## YOUR TASK
Reproduce word for word, from the entries below, the line with "Cool Blue Light Button", the line with "FIBER CONT…", and every line between them, and nothing more.

## RECORDS
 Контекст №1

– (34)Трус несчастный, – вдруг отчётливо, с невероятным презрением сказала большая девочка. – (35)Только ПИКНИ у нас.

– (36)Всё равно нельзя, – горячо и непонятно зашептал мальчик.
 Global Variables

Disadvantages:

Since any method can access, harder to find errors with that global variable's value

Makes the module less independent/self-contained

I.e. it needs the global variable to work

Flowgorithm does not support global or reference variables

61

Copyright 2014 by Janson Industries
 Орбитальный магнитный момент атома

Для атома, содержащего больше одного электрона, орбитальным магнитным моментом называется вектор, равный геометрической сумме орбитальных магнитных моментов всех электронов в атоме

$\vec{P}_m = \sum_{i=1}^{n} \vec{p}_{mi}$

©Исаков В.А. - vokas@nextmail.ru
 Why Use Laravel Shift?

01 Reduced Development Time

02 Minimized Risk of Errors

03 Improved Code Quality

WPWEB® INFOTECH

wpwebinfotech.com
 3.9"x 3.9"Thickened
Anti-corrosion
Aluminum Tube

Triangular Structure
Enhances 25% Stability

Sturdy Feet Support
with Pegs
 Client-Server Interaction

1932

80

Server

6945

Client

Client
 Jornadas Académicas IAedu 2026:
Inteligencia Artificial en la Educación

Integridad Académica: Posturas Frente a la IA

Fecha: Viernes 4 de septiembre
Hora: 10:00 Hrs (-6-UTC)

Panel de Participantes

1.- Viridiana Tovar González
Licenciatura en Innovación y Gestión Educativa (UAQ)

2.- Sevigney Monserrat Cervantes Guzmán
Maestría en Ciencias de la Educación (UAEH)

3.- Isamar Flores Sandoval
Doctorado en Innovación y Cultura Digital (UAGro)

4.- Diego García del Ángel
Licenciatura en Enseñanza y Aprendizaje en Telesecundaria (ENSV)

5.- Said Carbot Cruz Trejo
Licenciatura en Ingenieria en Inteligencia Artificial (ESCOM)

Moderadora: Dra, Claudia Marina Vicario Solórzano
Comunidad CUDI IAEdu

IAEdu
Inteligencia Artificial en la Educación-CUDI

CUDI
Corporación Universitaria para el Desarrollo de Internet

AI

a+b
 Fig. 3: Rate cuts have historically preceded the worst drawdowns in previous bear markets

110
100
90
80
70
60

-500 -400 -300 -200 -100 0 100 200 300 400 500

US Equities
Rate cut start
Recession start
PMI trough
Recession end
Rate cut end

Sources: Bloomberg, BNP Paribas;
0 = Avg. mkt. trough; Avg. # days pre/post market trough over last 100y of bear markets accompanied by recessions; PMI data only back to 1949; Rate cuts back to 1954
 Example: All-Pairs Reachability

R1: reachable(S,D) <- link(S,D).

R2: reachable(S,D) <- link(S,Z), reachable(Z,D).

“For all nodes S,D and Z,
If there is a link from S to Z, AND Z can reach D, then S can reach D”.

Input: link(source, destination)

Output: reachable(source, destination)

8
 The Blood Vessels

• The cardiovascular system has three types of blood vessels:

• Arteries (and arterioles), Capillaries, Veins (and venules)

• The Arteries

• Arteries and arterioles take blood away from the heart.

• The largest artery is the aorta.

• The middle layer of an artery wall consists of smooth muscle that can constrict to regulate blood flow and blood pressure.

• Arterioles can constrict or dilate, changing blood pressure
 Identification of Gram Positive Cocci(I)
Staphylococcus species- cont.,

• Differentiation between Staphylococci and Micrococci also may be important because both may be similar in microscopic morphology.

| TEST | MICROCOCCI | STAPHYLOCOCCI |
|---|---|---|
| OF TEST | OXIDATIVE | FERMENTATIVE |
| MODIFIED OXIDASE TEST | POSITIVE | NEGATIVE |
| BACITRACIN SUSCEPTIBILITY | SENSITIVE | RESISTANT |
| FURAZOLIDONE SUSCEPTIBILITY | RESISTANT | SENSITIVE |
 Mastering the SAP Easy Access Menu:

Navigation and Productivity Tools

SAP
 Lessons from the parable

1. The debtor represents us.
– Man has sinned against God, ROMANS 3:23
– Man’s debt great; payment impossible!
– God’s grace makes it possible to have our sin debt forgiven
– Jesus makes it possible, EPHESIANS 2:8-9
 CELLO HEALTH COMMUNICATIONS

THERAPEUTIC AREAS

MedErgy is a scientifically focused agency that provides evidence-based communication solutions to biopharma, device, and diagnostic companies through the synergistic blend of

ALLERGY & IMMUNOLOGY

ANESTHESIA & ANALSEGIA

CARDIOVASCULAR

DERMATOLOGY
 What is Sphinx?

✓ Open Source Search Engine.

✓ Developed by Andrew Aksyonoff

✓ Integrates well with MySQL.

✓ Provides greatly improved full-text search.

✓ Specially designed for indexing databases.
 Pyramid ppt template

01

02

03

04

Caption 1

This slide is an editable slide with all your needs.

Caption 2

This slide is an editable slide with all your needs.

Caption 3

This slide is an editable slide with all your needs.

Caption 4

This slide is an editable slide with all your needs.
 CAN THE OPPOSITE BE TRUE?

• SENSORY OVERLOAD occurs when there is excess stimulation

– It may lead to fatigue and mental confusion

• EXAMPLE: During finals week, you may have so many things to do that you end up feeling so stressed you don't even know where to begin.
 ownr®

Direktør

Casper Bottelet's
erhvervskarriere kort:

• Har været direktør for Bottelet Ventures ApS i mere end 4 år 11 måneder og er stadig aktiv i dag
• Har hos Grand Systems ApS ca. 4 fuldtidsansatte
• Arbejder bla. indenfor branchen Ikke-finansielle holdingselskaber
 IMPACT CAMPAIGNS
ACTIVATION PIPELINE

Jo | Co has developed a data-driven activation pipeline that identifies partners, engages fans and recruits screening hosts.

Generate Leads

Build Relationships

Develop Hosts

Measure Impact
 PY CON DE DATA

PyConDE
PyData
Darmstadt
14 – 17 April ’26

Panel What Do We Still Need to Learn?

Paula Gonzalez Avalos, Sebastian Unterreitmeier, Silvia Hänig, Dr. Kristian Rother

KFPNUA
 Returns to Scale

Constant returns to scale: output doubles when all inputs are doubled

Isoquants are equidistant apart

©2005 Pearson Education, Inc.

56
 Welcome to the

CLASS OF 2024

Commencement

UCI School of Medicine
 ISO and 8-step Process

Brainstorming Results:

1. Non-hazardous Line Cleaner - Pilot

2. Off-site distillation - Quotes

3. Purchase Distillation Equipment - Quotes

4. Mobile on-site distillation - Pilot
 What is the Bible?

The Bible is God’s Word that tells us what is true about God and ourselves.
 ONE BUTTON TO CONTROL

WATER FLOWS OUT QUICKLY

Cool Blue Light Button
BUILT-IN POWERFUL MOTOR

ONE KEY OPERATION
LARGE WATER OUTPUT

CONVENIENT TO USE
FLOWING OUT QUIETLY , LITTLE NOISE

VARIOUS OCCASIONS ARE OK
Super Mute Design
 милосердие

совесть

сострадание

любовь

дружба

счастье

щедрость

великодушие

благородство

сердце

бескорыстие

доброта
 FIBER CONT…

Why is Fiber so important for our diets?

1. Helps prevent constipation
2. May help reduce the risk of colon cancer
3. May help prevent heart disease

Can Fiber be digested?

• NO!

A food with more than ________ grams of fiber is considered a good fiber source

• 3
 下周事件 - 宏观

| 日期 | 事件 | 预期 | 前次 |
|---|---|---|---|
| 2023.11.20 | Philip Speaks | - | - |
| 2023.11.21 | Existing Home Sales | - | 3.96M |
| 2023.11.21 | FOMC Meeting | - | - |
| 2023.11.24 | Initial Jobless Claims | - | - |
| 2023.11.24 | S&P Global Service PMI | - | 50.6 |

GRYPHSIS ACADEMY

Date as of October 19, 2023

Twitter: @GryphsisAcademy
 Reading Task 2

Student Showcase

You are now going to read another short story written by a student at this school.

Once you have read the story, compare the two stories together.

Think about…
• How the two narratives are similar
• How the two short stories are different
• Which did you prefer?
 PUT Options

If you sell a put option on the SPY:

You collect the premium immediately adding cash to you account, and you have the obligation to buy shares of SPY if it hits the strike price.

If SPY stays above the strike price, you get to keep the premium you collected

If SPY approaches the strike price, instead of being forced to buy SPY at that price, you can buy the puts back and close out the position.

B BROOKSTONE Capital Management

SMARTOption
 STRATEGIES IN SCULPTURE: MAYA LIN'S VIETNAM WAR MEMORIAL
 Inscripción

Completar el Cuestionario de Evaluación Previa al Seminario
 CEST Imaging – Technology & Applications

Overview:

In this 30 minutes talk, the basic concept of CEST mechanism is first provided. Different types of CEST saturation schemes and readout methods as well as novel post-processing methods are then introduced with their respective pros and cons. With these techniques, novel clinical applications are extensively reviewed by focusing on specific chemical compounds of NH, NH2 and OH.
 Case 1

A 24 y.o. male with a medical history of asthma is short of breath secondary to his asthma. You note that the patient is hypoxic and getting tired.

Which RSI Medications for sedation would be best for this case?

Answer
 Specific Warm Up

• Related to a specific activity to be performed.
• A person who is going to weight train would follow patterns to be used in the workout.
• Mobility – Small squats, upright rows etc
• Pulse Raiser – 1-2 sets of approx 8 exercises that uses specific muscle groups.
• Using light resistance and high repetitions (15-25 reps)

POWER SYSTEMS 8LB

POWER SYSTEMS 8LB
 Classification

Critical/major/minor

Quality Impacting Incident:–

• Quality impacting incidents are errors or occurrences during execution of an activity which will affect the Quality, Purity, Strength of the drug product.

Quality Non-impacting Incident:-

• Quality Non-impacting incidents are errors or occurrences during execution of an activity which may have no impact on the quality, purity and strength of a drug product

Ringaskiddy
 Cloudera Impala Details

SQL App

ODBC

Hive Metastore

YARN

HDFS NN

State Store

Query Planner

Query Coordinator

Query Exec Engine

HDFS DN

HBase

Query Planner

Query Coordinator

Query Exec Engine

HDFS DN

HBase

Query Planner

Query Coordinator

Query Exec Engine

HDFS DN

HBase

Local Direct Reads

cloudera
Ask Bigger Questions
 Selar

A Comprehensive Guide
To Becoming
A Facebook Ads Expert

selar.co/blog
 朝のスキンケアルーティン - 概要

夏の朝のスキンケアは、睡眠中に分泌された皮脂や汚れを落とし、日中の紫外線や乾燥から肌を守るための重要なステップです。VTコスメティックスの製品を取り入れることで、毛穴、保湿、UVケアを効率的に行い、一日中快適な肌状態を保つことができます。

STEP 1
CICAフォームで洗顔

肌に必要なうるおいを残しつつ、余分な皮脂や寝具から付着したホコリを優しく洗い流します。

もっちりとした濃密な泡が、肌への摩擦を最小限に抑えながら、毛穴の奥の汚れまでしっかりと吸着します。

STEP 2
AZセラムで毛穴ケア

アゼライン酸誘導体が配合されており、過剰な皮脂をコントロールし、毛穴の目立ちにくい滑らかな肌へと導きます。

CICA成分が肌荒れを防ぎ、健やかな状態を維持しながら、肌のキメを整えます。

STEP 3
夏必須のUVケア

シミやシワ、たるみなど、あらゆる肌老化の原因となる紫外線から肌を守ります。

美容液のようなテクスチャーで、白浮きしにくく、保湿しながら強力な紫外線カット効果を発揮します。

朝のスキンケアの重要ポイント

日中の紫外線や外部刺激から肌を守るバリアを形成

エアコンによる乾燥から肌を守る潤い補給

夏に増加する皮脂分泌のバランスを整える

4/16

## RESULT
Cool Blue Light Button
BUILT-IN POWERFUL MOTOR

ONE KEY OPERATION
LARGE WATER OUTPUT

CONVENIENT TO USE
FLOWING OUT QUIETLY , LITTLE NOISE

VARIOUS OCCASIONS ARE OK
Super Mute Design
 милосердие

совесть

сострадание

любовь

дружба

счастье

щедрость

великодушие

благородство

сердце

бескорыстие

доброта
 FIBER CONT…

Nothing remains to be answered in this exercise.